Евгений Каменко родился и жил на Тракторном. Потом переезжал в другие части Минска. А сейчас работает в Калифорнии, откуда с грустью наблюдает, как его «малая родина» превращается в пустырь под многоэтажки.
Тракторный как часть меня
В задницу впилась пика. Разорвала дефицитные штаны. Разнесла по двору детский рев. Ревелось со вкусом — не столько из-за боли, сколько от неминуемой кары дома.
Пика венчала забор, который окружал детский сад номер 16 в моем дворе в Тракторозаводском поселке. Никто уже и не вспомнит, когда забор пал – уж точно после того, как последние дети ушли с территории безвозвратно. А сам сад, зиявший пустыми окнами с десяток лет, уже пару недель лежит в руинах и превращается в пыль под ковшом экскаватора. Земля ожидает инвестора под чутким руководством бессердечных Служителей Церкви Генплана. Вокруг руин пока еще спеют яблоки.
А тогда с Кислым и Коляном мы сидели на заборе и раздражали детсадовских. Мы уже давно ушли в школу, а потому имели полное право быть борзыми. Только детсадовский сторож так не думал, а потому пика впилась в задницу в попытке дать деру, чтобы не отгрести по спине лопатой.
Зимой в эпоху детсадовской песочницы на окне моей комнаты появлялись снегири и еловые лапки, срисованные со старой открытки по случаю Нового года. Окна выходили во двор, и их видел весь выползавший на прогулку сад. В силу особого качества гуаши снегири торчали на окне до поздней весны, когда на Тракторном начиналась Великая Весенняя Уборка.

• **Задания к упражнению**:
[A] Соответствуют ли рассказу о Тракторном следующие утверждения: (i) здание детского сада номер 16 сейчас разрушают экскаватором; (ii) сторож детского сада грозил мальчишкам метлой; (iii) нарисованные на окне снегири держались до поздней весны? На каждое ответь «да» или «нет» и приведи решающие слова рассказа в точной цитате.
[B] Перепиши без изменений отрывок рассказа о Тракторном от слов «А тогда с Кислым» до слов «по спине лопатой.» включительно.

• **Набор записей**:
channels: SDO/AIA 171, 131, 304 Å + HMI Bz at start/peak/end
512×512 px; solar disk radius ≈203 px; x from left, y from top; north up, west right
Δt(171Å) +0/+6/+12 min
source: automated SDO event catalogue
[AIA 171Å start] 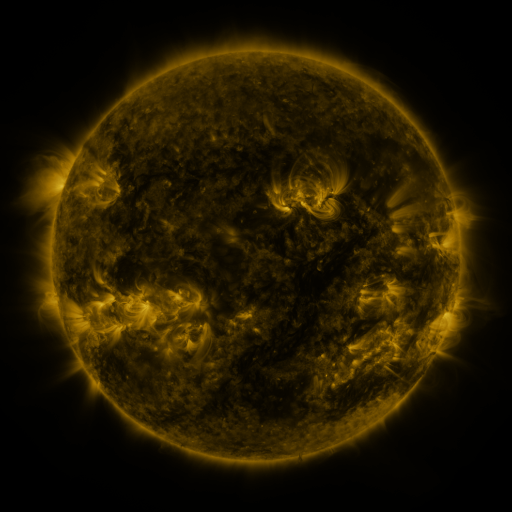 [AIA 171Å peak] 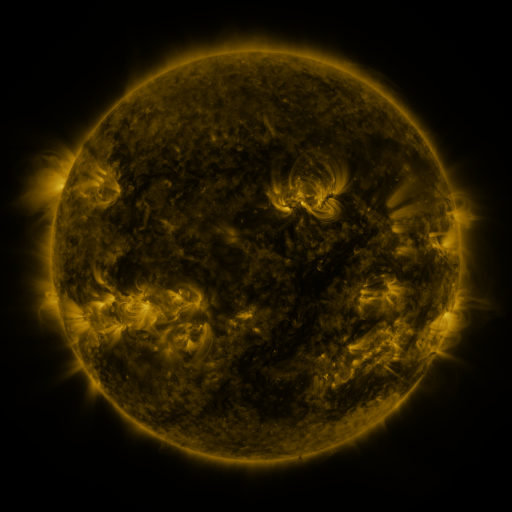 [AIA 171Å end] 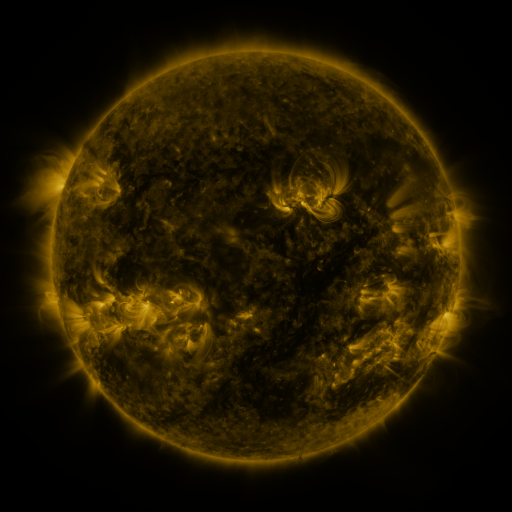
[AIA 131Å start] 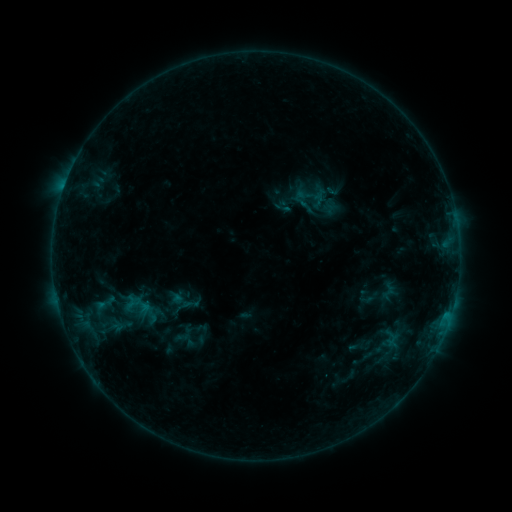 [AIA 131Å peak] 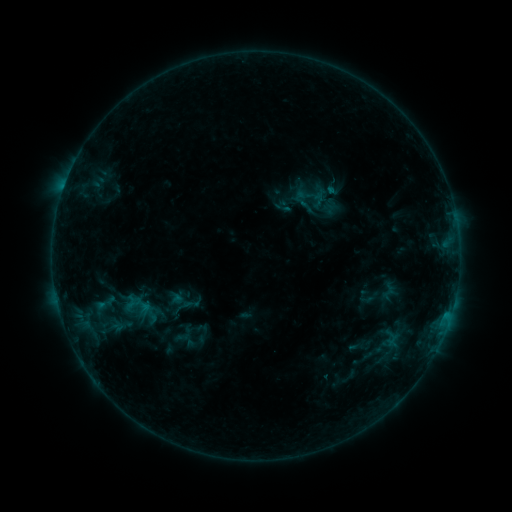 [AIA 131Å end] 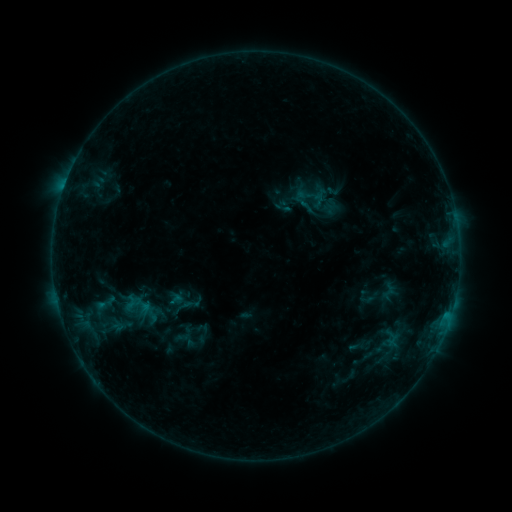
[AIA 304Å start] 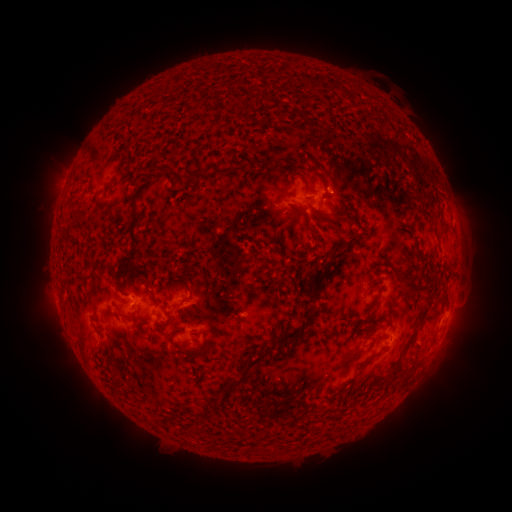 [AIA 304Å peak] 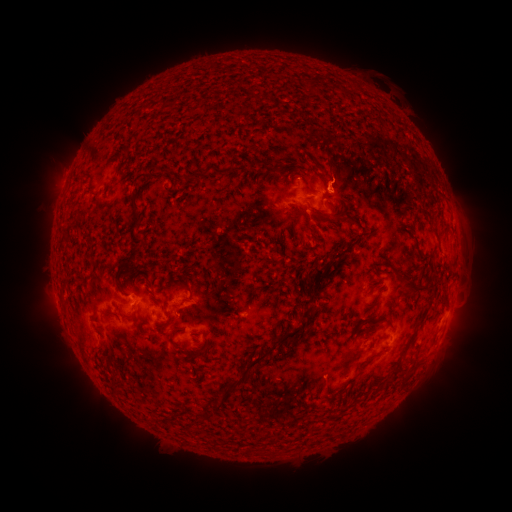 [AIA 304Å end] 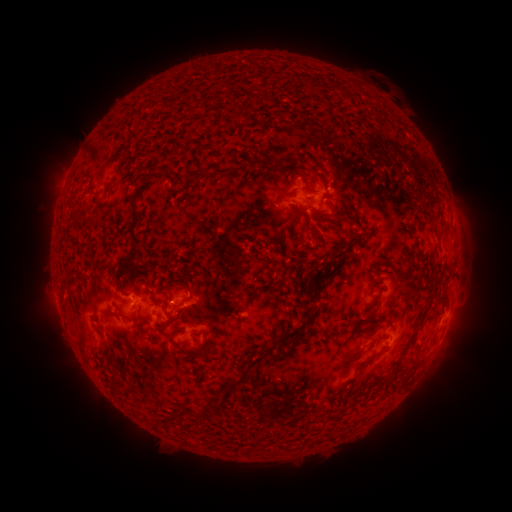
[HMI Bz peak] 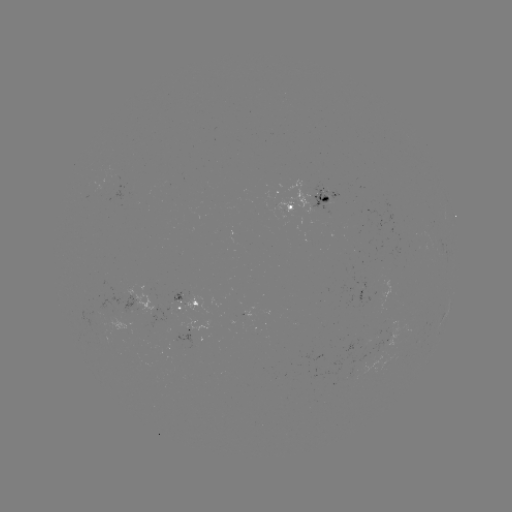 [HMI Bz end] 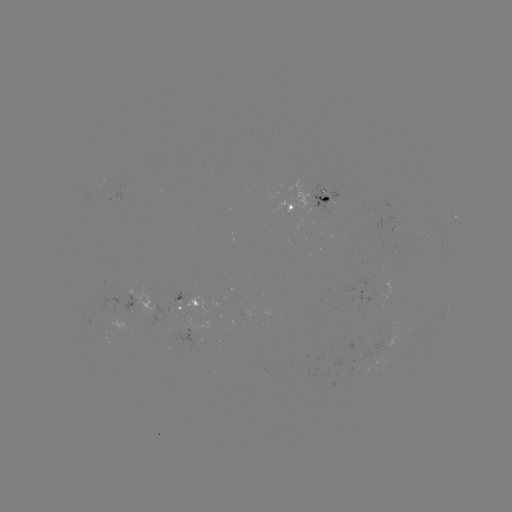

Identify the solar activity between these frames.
eruption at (338, 172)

• **Ответы к упражнению**:
[A]
(i) Да: «уже пару недель лежит в руинах и превращается в пыль под ковшом экскаватора».
(ii) Нет: «чтобы не отгрести по спине лопатой».
(iii) Да: «снегири торчали на окне до поздней весны».

[B]
А тогда с Кислым и Коляном мы сидели на заборе и раздражали детсадовских. Мы уже давно ушли в школу, а потому имели полное право быть борзыми. Только детсадовский сторож так не думал, а потому пика впилась в задницу в попытке дать деру, чтобы не отгрести по спине лопатой.